Early examples
Apicius, P re culinaria, an earlier collection of recipes.

The earliest known written recipes time to 1730 BC and were noted on cuneiform pills present in Mesopotamia.

Other early written recipes time from around 1600 BC and come from an Akkadian pill from southern Babylonia. There’s also operates in old Egyptian hieroglyphs depicting the planning of food.

Several historical Greek recipes are known. Mithaecus’s cook book was an early on one, but most of it’s been lost; Athenaeus quotes one short menu in his Deipnosophistae. Athenaeus mentions a number of other cookbooks, all of them lost.

Roman recipes are identified starting in the second century BCE with Cato the Elder’s P Agri Cultura. Several authors of the time described eastern Mediterranean cooking in Greek and in Latin. Some Punic recipes are identified in Greek and Latin translation.

The big assortment of recipes De re coquinaria, conventionally called Apicius, appeared in the 4th or 5th century and is the only total surviving cook book from the established world. It lists the courses served in dinner as Gustatio (appetizer), Primae Mensae (main course) and Secundae Mensae (dessert). Each formula starts with the Latin command “Take…,” “Recipe….”

Arabic recipes are reported starting in the 10th century; see al-Warraq and al-Baghdadi.

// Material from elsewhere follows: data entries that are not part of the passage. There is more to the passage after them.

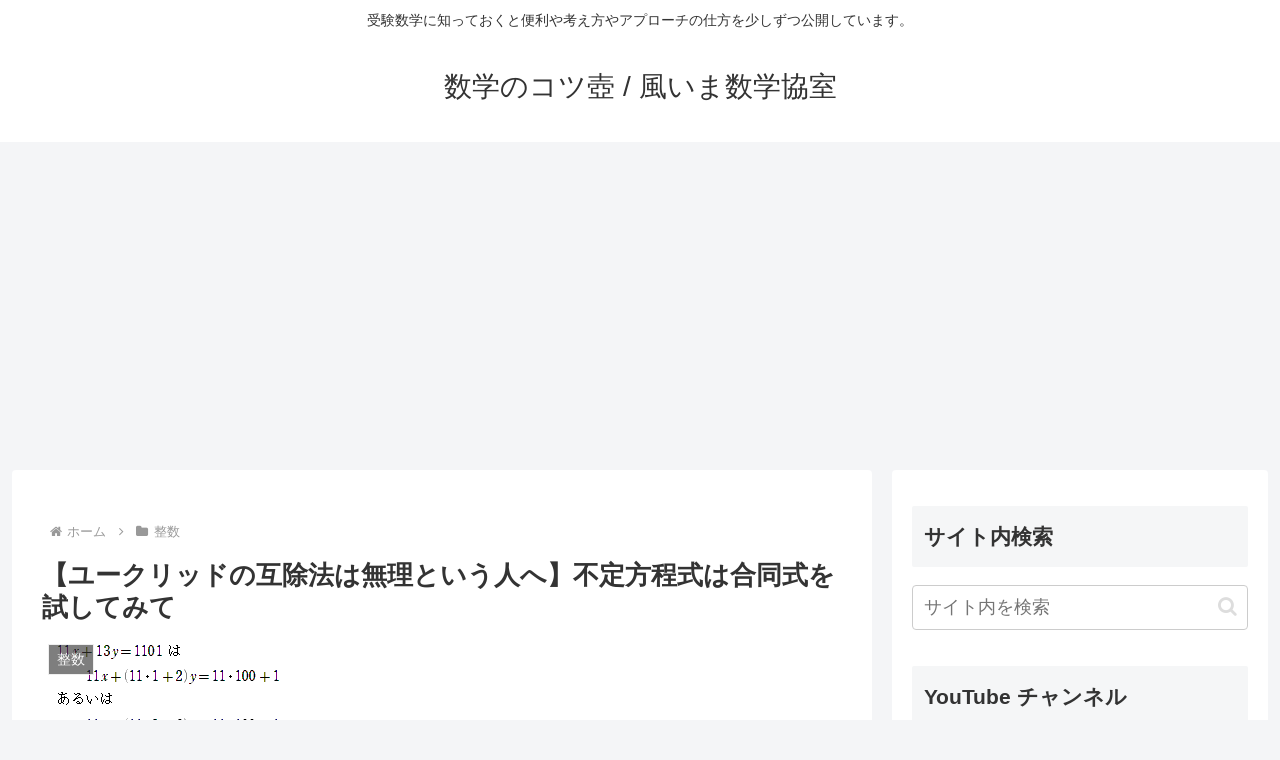

--- FILE ---
content_type: text/html; charset=utf-8
request_url: https://accounts.google.com/o/oauth2/postmessageRelay?parent=https%3A%2F%2Fad064.com&jsh=m%3B%2F_%2Fscs%2Fabc-static%2F_%2Fjs%2Fk%3Dgapi.lb.en.2kN9-TZiXrM.O%2Fd%3D1%2Frs%3DAHpOoo_B4hu0FeWRuWHfxnZ3V0WubwN7Qw%2Fm%3D__features__
body_size: 160
content:
<!DOCTYPE html><html><head><title></title><meta http-equiv="content-type" content="text/html; charset=utf-8"><meta http-equiv="X-UA-Compatible" content="IE=edge"><meta name="viewport" content="width=device-width, initial-scale=1, minimum-scale=1, maximum-scale=1, user-scalable=0"><script src='https://ssl.gstatic.com/accounts/o/2580342461-postmessagerelay.js' nonce="Ia7Akgmgn1axJWCzszqJBA"></script></head><body><script type="text/javascript" src="https://apis.google.com/js/rpc:shindig_random.js?onload=init" nonce="Ia7Akgmgn1axJWCzszqJBA"></script></body></html>

--- FILE ---
content_type: text/html; charset=UTF-8
request_url: https://ad064.com/wp-admin/admin-ajax.php
body_size: -37
content:
207493.ae177355c125b0b7ad3a23a38604ea73

--- FILE ---
content_type: text/html; charset=utf-8
request_url: https://www.google.com/recaptcha/api2/aframe
body_size: 267
content:
<!DOCTYPE HTML><html><head><meta http-equiv="content-type" content="text/html; charset=UTF-8"></head><body><script nonce="o3QxL4LQqMOww3zu_MLdcg">/** Anti-fraud and anti-abuse applications only. See google.com/recaptcha */ try{var clients={'sodar':'https://pagead2.googlesyndication.com/pagead/sodar?'};window.addEventListener("message",function(a){try{if(a.source===window.parent){var b=JSON.parse(a.data);var c=clients[b['id']];if(c){var d=document.createElement('img');d.src=c+b['params']+'&rc='+(localStorage.getItem("rc::a")?sessionStorage.getItem("rc::b"):"");window.document.body.appendChild(d);sessionStorage.setItem("rc::e",parseInt(sessionStorage.getItem("rc::e")||0)+1);localStorage.setItem("rc::h",'1769344300902');}}}catch(b){}});window.parent.postMessage("_grecaptcha_ready", "*");}catch(b){}</script></body></html>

The initial formula in Persian days from the 14th century. A few recipes have survived from the full time of Safavids, including Karnameh (1521) by Mohammad Ali Bavarchi, which includes the cooking training greater than 130 various meals and pastries, and Madat-ol-Hayat (1597) by Nurollah Ashpaz. Formula publications from the Qajar era are numerous, the absolute most significant being Khorak-ha-ye Irani by prince Nader Mirza.

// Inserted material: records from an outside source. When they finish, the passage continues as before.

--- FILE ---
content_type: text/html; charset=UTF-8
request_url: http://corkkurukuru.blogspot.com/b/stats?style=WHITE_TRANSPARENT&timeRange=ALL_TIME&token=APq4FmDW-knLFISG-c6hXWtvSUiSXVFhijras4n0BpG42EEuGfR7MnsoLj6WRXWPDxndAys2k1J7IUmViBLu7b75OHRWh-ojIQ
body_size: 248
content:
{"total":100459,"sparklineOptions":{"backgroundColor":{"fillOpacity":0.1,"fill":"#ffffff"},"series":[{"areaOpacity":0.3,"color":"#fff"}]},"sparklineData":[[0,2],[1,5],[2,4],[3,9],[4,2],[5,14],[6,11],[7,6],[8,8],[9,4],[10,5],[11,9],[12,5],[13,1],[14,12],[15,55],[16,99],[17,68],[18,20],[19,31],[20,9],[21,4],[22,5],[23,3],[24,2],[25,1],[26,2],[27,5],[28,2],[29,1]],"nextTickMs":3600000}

Master Richard II of England commissioned a recipe guide named Forme of Cury in 1390, and around once, yet another guide was printed named Curye on Inglish, “cury” indicating cooking. Both publications give an impression of how food for the noble classes was prepared and offered in Britain at that time. The luxurious style of the aristocracy in the Early Contemporary Period brought with it the start of exactly what do be named the present day menu book. By the 15th century, numerous manuscripts were appearing outlining the recipes of the day. A number of these manuscripts provide very good data and report the re-discovery of numerous herbs and spices including coriander, parsley, basil and peppermint, many which had been brought back from the Crusades.